Dias atrás participei do simpósio sobre Crianças e Adolescentes na Internet, promovido pela Nic.br. Um dia que parei para ouvir profissionais e estudiosos sobre os impactos da Inteligência Artificial na vida de crianças e adolescentes. Nesse mesmo dia, o jornal NY Times publicou uma matéria sobre o impacto fatal da IA na vida e na família de Sewell, um garoto norte americano de 14 anos.
Há alguns meses Sewell decidiu por aquilo que se tornou uma febre muito triste entre adolescentes: tirar a própria vida. E um dos fatores presentes no processo de finalizar com a própria vida é o uso excessivo e desorientado de tecnologias digitais e suas consequências para a saúde emocional.

Se até dois ou três anos atrás o maior foco de atenção sobre o uso prejudicial de tecnologias de informação e comunicação, as TICs, eram as redes sociais e jogos online, agora estamos falando da Inteligência Artificial, com alarmes em grau máximo.
“Os pais e amigos de Sewell não tinham ideia de que ele havia se apaixonado por um chatbot. Eles apenas o viram ser tragado por seu telefone. Eventualmente, eles perceberam que ele estava se isolando e se afastando do mundo real. Suas notas começaram a cair e ele começou a ter problemas na escola”, diz o escritor do artigo.
Acho que passamos da hora da sociedade em geral e dos governos exigirem mais da indústria de tecnologias que conversam com crianças.
Todos concordamos que inovação e avanços tecnológicos trazem milhares de benefícios para a humanidade. Contudo, se as novas tecnologias não levam em consideração fatores éticos, seu processo de desenvolvimento não foi somente falho, mas ele foi doloso.
Seria exagero? Vamos pensar juntos. A presença da intenção de causar dano passa a ser considerada quando tecnologias acessíveis ou arquitetadas sem clareza sobre os “harm alarms”, ou avisos de possíveis danos colaterais para usuários, são disponibilizadas com uma narrativa totalmente positiva, como se nenhum dano estivesse presente. Dependência e vício tecnológico, intensificação da ansiedade infantil e angústia social, descolamento da realidade, escalada de conflitos como cyberbullying e abusos em ambientes digitais plugados são somente alguns efeitos colaterais.

O que temos visto se escancarar, depois de 10 anos de uso exagerado de tecnologias por parte de crianças e adolescentes, é justamente o contrário. Crianças e adolescentes são considerados muito mais no que eles trarão de benefícios para a indústria de tecnologias digitais do que no fato do processo de desenvolvimento não considerar os atributos da criança e do adolescente em seu favor, ou em jurisdiquês, no melhor interesse da criança e adolescente como usuário.
Esse não é um princípio presente somente na nossa legislação brasileira. Ele faz parte das Declarações e Convenções internacionais, das quais o Brasil é signatário juntamente com outras dezenas de países. Um princípio mundial. E ele não existe à toa.
Se não preservamos a infância, garantindo que ela aconteça de forma saudável e positiva, caminhamos para um processo de desestrutura da humanidade. Muito parecido com o que estamos vivendo hoje.
Famílias inteiras que nem fazem ideia de que, enquanto medicalizam os filhos para que eles se mantenham emocionalmente estáveis, a exposição dos filhos a estímulos no celular, tablet ou game estão fazendo o desserviço de adoecer a criança.

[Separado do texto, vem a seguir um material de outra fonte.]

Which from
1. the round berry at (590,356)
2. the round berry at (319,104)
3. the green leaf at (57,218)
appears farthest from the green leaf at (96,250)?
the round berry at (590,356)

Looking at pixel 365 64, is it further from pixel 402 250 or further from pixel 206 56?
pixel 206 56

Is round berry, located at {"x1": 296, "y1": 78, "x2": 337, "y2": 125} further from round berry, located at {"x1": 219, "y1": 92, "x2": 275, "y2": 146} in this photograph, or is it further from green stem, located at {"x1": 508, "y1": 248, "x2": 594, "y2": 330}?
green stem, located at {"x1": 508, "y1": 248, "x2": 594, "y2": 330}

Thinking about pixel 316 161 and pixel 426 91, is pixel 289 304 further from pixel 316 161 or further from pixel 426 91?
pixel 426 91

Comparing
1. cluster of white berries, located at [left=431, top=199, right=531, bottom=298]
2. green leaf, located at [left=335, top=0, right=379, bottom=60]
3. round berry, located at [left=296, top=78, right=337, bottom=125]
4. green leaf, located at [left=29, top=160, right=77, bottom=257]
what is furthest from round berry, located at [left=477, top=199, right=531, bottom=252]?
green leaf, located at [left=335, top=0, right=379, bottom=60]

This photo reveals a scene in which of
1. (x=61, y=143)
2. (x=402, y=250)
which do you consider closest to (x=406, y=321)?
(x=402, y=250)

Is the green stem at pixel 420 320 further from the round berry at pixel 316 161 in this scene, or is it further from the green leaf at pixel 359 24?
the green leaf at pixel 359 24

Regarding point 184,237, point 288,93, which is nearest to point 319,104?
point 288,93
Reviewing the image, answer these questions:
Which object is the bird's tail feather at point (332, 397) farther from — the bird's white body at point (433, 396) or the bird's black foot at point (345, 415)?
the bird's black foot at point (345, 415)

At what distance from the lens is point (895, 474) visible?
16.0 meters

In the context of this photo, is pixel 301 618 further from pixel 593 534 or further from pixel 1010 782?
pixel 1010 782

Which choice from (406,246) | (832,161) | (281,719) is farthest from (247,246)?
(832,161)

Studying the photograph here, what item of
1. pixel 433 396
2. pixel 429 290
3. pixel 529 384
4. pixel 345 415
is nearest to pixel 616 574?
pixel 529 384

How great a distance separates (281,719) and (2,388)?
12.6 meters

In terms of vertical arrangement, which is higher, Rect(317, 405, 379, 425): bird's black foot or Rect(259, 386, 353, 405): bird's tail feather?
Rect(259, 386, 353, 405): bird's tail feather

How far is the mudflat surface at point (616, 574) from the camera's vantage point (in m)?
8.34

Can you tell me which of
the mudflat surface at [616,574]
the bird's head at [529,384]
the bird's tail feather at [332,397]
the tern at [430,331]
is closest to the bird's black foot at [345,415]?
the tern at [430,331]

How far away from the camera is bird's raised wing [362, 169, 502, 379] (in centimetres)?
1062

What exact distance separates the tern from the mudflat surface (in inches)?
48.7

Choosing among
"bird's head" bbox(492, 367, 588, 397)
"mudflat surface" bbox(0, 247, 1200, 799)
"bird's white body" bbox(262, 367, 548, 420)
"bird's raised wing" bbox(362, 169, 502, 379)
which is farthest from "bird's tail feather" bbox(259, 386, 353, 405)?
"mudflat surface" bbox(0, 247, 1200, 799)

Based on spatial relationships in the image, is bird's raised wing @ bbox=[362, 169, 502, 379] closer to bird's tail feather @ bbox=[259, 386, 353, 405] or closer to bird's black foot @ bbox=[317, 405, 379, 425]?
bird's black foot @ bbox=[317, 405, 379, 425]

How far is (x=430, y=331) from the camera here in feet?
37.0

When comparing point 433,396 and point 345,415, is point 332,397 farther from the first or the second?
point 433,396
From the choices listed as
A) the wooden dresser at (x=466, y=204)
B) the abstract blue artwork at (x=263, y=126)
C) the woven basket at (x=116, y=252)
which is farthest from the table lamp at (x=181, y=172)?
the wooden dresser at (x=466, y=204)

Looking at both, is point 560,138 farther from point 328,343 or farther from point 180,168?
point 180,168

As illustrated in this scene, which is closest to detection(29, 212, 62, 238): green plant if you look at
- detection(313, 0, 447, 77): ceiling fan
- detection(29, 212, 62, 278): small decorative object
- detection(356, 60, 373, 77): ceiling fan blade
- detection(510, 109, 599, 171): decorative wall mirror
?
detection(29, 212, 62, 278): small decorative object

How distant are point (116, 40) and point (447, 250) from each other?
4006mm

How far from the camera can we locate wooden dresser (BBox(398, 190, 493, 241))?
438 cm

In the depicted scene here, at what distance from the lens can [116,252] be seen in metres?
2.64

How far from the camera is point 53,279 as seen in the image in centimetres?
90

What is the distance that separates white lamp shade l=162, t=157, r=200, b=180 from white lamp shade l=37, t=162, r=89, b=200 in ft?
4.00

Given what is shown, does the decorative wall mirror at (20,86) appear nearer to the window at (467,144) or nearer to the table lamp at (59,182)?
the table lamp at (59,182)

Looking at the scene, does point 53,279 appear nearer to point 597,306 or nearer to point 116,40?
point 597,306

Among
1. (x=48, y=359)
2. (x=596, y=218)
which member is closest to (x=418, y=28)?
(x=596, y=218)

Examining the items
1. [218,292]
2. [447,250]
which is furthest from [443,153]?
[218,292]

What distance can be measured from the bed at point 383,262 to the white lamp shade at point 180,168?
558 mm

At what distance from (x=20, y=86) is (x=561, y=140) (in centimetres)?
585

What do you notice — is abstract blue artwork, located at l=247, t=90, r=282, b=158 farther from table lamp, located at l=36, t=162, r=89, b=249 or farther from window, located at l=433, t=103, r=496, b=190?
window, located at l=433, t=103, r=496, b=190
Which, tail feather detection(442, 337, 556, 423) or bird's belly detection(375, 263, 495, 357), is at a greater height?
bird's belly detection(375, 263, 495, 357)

Uma geração inteira que não consegue ler e interpretar textos e contextos, que não consegue perceber limites em relação ao próprio corpo e autossegurança, que não consegue ter vida social porque não sabem conversar. A culpa seria exclusivamente das famílias?
Eu posso afirmar que não. Resistir à narrativas e propagandas de que “se o seu filho não tiver vida digital intensa ele está alienado e alijado do sucesso” é praticamente impossível para pais e mães que tiveram pouquíssima informação sobre o que exatamente o uso de tecnologias digitais pode provocar, para crianças e adultos. É uma relação indústria-família totalmente desequilibrada.
Nesse sentido, exigir que as empresas que conversam com nossas crianças e adolescentes garantam formas de instrumentalizar os pais para fazerem a mediação criança-produto é urgente. Porque esse seria o movimento básico esperado de empresas éticas e positivas.
Mas o cenário, até agora, tem se mostrado em desequilíbrio nesse game. Precisamos mudar esse cenário. Para o bem das nossas crianças, mas para o nosso bem também.